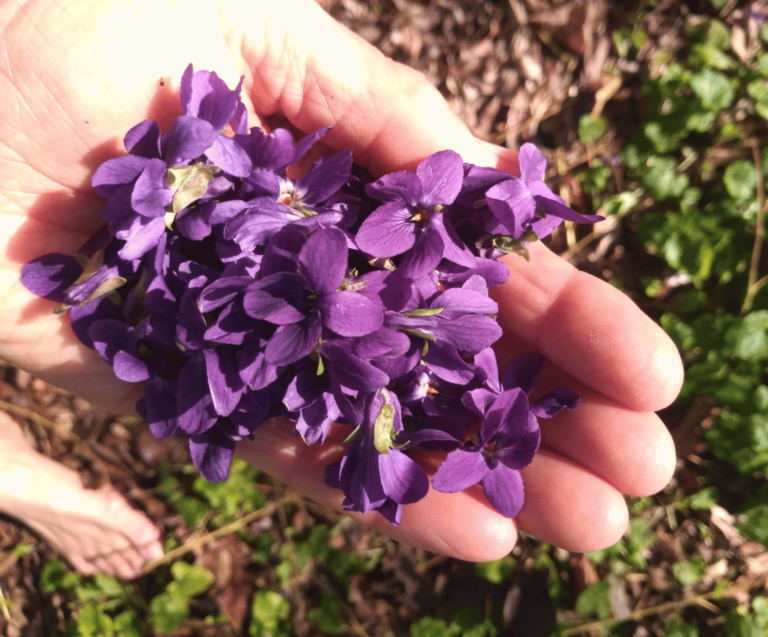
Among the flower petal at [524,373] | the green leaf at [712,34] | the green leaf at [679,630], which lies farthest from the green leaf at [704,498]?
the green leaf at [712,34]

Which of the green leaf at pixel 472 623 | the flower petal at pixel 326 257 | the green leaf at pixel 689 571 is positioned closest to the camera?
the flower petal at pixel 326 257

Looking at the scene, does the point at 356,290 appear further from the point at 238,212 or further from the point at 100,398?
the point at 100,398

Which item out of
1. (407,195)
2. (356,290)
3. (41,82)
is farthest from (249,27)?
(356,290)

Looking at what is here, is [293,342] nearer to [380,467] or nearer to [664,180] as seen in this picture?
[380,467]

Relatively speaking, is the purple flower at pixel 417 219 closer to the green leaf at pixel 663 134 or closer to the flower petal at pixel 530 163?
the flower petal at pixel 530 163

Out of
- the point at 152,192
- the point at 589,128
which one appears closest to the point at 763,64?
the point at 589,128
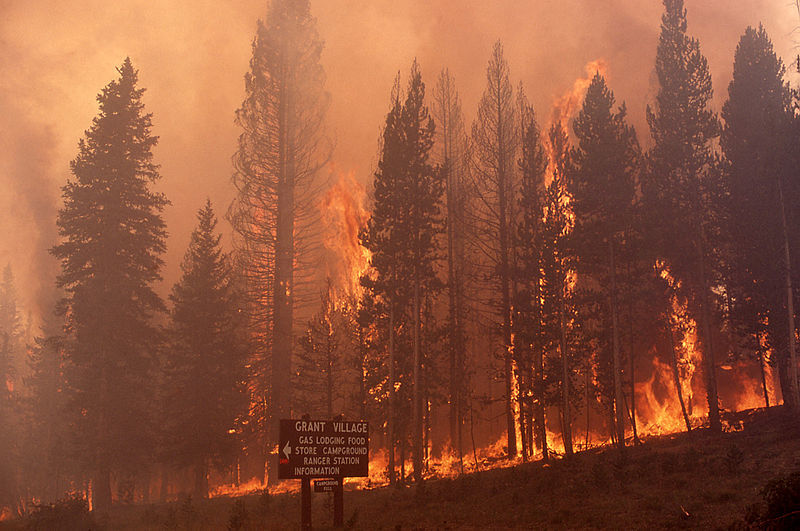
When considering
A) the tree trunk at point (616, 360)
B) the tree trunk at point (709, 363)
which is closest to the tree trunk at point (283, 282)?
the tree trunk at point (616, 360)

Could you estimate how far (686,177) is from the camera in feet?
108

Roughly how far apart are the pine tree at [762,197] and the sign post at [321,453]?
20926 millimetres

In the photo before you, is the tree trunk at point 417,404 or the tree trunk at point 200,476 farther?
the tree trunk at point 200,476

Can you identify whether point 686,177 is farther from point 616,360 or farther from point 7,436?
point 7,436

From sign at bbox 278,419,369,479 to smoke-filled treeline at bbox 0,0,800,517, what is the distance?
11.7 metres

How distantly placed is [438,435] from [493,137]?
29.8m

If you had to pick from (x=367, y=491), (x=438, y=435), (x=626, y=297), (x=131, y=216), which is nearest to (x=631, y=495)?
(x=367, y=491)

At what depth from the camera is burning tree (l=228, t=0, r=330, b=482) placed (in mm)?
37375

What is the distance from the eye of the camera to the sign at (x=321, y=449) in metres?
16.0

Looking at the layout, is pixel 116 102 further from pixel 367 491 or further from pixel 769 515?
pixel 769 515

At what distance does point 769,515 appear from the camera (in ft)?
38.4

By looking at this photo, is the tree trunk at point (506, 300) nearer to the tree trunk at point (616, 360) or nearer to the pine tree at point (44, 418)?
the tree trunk at point (616, 360)

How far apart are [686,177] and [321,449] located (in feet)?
Answer: 83.6

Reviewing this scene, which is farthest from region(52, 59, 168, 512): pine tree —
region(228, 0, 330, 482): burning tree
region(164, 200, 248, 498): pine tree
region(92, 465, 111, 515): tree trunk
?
region(228, 0, 330, 482): burning tree
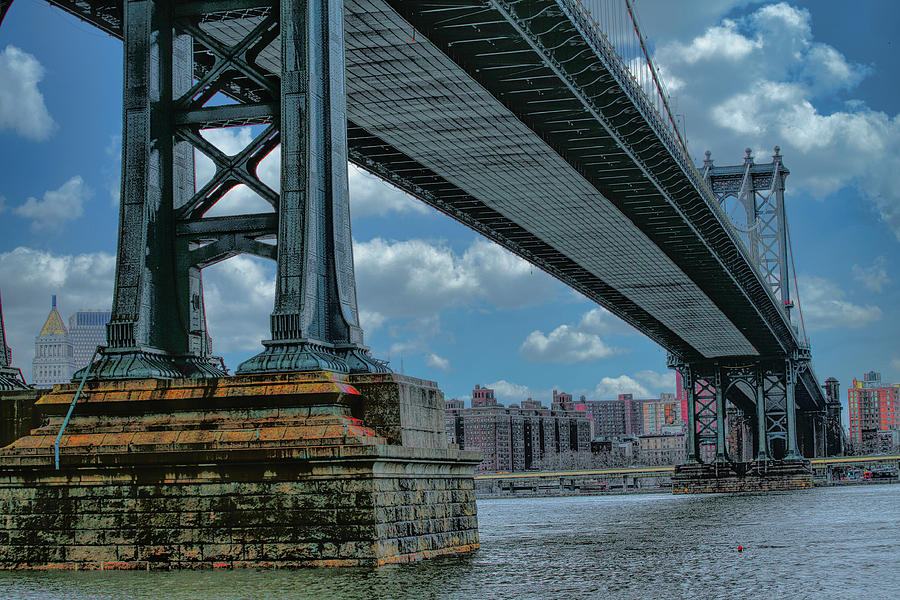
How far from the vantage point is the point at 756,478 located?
92.2 meters

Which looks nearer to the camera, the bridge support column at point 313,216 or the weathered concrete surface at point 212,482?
the weathered concrete surface at point 212,482

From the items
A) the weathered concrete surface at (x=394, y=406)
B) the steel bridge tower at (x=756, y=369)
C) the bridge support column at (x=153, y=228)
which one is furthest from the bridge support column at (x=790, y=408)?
the weathered concrete surface at (x=394, y=406)

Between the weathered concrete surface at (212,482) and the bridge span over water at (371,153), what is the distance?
856 mm

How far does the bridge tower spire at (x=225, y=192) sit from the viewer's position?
2145 cm

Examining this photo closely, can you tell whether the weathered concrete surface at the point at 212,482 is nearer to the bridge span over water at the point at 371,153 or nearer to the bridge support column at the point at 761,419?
the bridge span over water at the point at 371,153

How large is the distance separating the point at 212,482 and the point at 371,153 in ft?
87.0

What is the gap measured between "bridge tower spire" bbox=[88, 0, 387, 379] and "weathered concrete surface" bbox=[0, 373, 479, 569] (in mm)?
804

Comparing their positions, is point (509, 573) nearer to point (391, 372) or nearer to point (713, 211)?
point (391, 372)

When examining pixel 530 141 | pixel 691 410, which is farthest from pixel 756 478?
pixel 530 141

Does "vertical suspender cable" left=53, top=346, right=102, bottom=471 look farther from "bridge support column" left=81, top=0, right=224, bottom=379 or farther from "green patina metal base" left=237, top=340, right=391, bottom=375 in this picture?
"green patina metal base" left=237, top=340, right=391, bottom=375

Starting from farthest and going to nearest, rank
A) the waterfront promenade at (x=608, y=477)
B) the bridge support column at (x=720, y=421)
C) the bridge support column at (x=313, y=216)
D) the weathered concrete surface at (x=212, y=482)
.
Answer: the waterfront promenade at (x=608, y=477) < the bridge support column at (x=720, y=421) < the bridge support column at (x=313, y=216) < the weathered concrete surface at (x=212, y=482)

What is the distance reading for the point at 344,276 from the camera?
22141mm

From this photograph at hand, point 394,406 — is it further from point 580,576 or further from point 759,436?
point 759,436

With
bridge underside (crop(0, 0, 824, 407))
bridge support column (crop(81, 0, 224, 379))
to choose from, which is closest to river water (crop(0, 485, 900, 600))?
bridge support column (crop(81, 0, 224, 379))
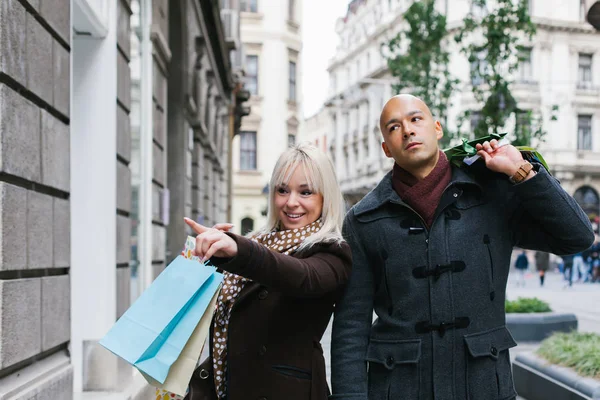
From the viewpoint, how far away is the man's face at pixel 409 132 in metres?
2.91

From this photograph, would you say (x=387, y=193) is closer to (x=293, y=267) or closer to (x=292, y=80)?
(x=293, y=267)

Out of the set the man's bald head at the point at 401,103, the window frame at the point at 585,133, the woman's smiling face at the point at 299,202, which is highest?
the window frame at the point at 585,133

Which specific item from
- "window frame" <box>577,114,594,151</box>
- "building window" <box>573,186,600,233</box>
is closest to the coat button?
"building window" <box>573,186,600,233</box>

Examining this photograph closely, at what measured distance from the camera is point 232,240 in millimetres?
2457

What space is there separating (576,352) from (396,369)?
13.1 ft

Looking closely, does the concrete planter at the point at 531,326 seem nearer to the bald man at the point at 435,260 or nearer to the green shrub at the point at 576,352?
the green shrub at the point at 576,352

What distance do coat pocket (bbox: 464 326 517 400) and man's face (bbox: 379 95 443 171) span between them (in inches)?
25.5

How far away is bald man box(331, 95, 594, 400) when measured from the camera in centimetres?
285

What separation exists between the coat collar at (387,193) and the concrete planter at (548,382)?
10.5ft

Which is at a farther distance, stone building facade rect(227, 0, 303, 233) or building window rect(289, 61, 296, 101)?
building window rect(289, 61, 296, 101)

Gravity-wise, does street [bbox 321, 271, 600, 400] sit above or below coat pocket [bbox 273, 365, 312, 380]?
below

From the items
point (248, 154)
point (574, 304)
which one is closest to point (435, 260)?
point (574, 304)

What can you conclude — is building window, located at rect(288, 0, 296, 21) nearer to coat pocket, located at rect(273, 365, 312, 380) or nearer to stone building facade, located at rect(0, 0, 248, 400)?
stone building facade, located at rect(0, 0, 248, 400)

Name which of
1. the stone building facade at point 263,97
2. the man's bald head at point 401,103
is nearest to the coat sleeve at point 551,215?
the man's bald head at point 401,103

#### [TASK DIRECTIONS]
Please reproduce the data above word for word, from the line containing "Name which of" through the end of the data, inclusive.

#### [EXERCISE SOLUTION]
Name which of
1. the stone building facade at point 263,97
2. the man's bald head at point 401,103
is nearest to the coat sleeve at point 551,215?
the man's bald head at point 401,103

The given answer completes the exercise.